▸ **TO BE DONE**
Return each line of the records below that contains the string "bench", matching case exactly.

▸ **DATA SUPPLIED**
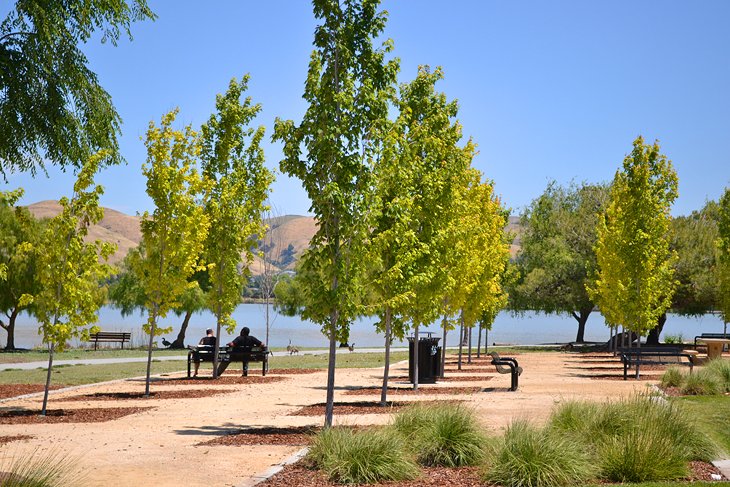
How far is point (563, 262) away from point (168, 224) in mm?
31076

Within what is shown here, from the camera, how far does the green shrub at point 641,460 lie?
9.33 meters

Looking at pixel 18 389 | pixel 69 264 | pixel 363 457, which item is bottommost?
pixel 18 389

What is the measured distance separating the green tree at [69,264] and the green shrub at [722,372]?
1220 cm

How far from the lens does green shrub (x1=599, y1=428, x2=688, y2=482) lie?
933 centimetres

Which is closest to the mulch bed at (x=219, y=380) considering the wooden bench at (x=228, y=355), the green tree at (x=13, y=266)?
the wooden bench at (x=228, y=355)

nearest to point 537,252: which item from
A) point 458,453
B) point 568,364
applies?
point 568,364

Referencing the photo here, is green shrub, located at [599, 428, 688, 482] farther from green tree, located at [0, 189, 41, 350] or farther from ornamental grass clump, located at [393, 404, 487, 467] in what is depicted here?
green tree, located at [0, 189, 41, 350]

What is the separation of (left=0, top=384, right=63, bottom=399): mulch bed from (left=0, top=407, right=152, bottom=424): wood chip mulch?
3.02 metres

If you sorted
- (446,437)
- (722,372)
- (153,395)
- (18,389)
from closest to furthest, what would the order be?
(446,437) → (153,395) → (722,372) → (18,389)

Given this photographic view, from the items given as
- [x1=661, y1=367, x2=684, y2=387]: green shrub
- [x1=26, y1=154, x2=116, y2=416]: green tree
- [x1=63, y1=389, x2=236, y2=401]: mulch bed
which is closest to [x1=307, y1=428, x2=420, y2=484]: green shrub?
[x1=26, y1=154, x2=116, y2=416]: green tree

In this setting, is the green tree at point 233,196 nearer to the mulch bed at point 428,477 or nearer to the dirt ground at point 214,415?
the dirt ground at point 214,415

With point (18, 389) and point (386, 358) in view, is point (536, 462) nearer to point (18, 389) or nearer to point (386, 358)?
point (386, 358)

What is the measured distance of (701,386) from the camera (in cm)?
1769

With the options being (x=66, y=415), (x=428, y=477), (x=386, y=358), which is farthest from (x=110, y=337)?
(x=428, y=477)
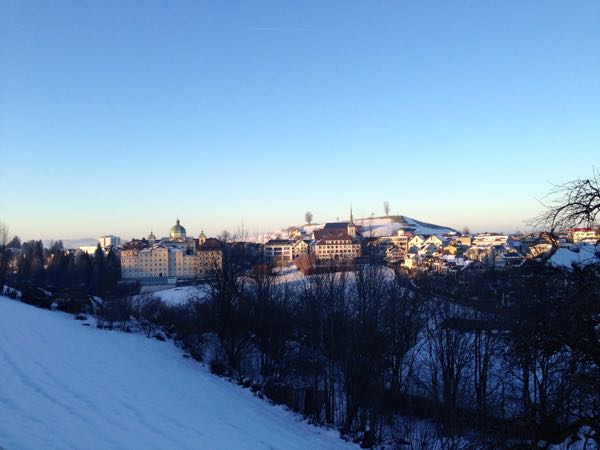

▸ **COMPLETE OUTPUT**
Which is closest to the mulch bed at (x=219, y=380) considering the wooden bench at (x=228, y=355), the green tree at (x=13, y=266)?
the wooden bench at (x=228, y=355)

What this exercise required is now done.